Sometimes the worst place to be is in your own head.

Now that I’ve admitted and accepted my depression for what it is I need to work through it. How do I do this? No one knows I just figure it out as it goes which isn’t the best idea but it is all I got right now. I feel nothing I am just a void holding up space meant to be used for a greater purpose. Yes you can feel this way without being suicidal so I am not a danger to myself or others. You can think about the space you are taking up without being suicidal. I think that is one of the biggest misconception about depression and suicide. You can deal with each one individually or together either way is not good. That is the problem though I can’t openly talk about these things because people automatically think I am suicidal and then I am this damsel in distress that everyone needs to save when in actuality I just want to talk about it. I want to talk about feeling like a burden or what it would mean to no longer deal with this and mean it in a healthy way because you can talk about suicide and depression in a way that is healthy.
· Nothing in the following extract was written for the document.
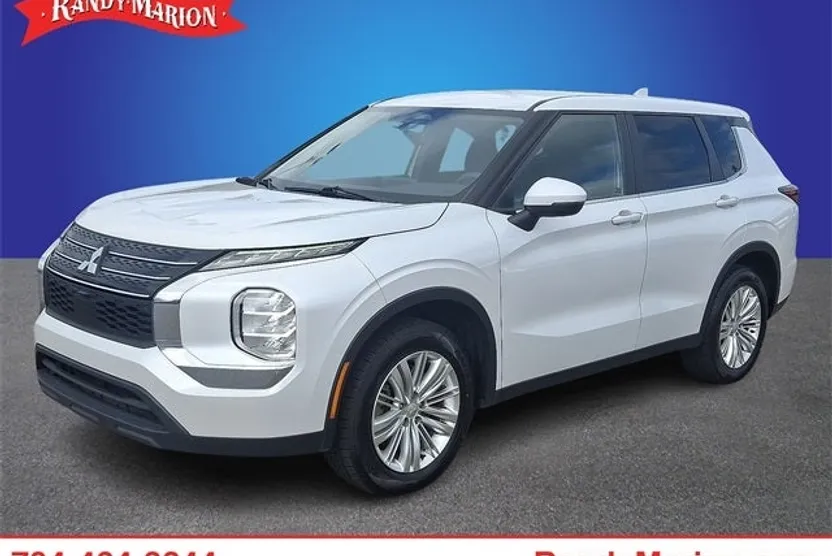 2022 Mitsubishi Outlander ES photo 1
We have to be able to say things because holding it in only makes it worse. So yes I’ve stared at a hole in the wall wondering what it would be like to fill that hole if I could not be here anymore. If it meant that I could feel something and not be so numb to all of my feelings what would that feel like? I can say it and say I am not fucking suicidal. I just want to say it dammit. I want to openly say that I’ve stared at a bottle of pills thinking what if but never with the intention of doing it just the thought of it. I’ve never been diagnosed with suicidal ideation and I don’t feel like it fits in this category.

I look at my husband and my daughter and it makes me mad all the time I wasted trying to escape them and this life I had that I thought was so terrible. It makes me mad that this illness took time from me. It took years from me that I will never get back it took memories I will never remember because of this shit and no I don’t want to die but I just want to openly talk about the feeling without being shamed.